Extrait d'un échange de mails entre artémis.delolympe@gmail.fr et jesus-christ.superstar@royaumedescieux.org  :

"[...] Mais je peux t'assurer que l'Apocalypse n'a pas eu lieu, même si c'est tellement le bordel que ton daron ne s'en aperçoit même pas. Les gens souffrent comme jamais et Déméter l'a vu : la planète agonise, partout ça pue la mort. Tu es revenu pour rien, personne ne te reconnaît, ne te croit, ne t'écoute. Et tu n'as aucun Juste, tu le vois bien, à sauver. Au fond de toi, tu le sais. Il n'y aura pas d'Apocalypse. Le plan de Dieu, c'est finito. Ça fait des siècles que t'attends ça, que tu te sacrifies pour le bien de l'entreprise paternelle et que tu refoules tes envies de carrière, tes rêves à toi." p. 163

Extraits de la nouvelle constitution :

"Article Premier.

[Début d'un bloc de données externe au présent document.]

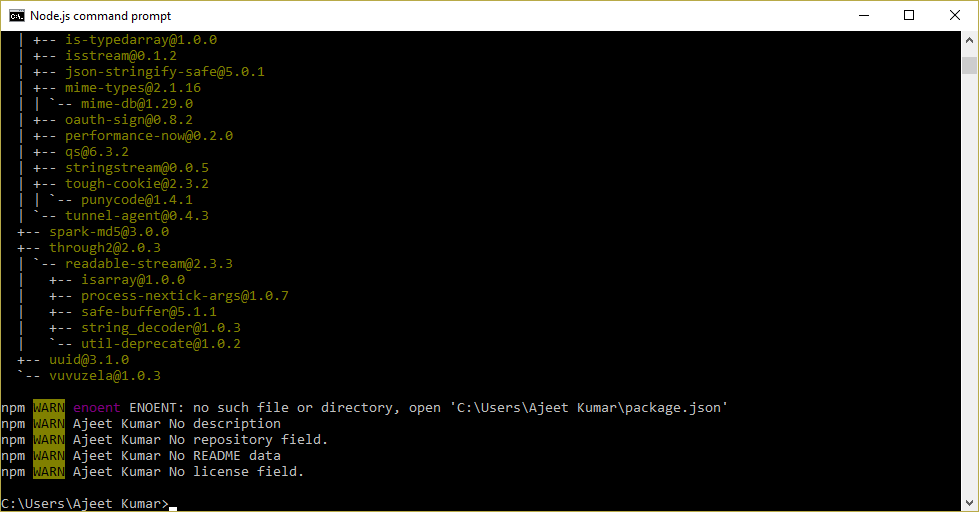 PouchDB Install 2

La France est une République indivisible, laïque, démocratique, paritaire et sociale. Elle assure l'égalité devant la loi de tous les citoyens sans distinction biologique, ainsi que la protection et la libre circulation de tout corps vivant sur son territoire. Elle respecte toutes les croyances, à condition que celles-ci ne soient par organisées en faveur du phallocentrisme. Elle respecte également les femmes qui ont des règles douloureuses, en leur accordant un congé menstruel." p 316

"Article 2. La langue de la République est le français. Contrairement à la langue de LOL, patois postnumérique pratiqué sur l'ensemble du territoire, la langue française rpéond à des normes orthographiques et grammaticales précises, évolutives mais obligatoires. Sa forme écrite utilise l'alphabet latin, des signe diacritiques, des ligatures; mais nullement les émoticônes ou les GIF animés." p 317



1 commentaire:

  1. Ces éloges me dépassent. Le mélange des genres et des temps historiques n'a rien d'original, ni la vulgarité (très très à la mode) certes le roman est féministe et critique envers la société de consommation et dénonce le changement climatique, mais c'est d'un ennui phénoménal ! on se perd dans des récits digressifs, on perd le fil. L'écriture est trop simple, vide aucune créativité.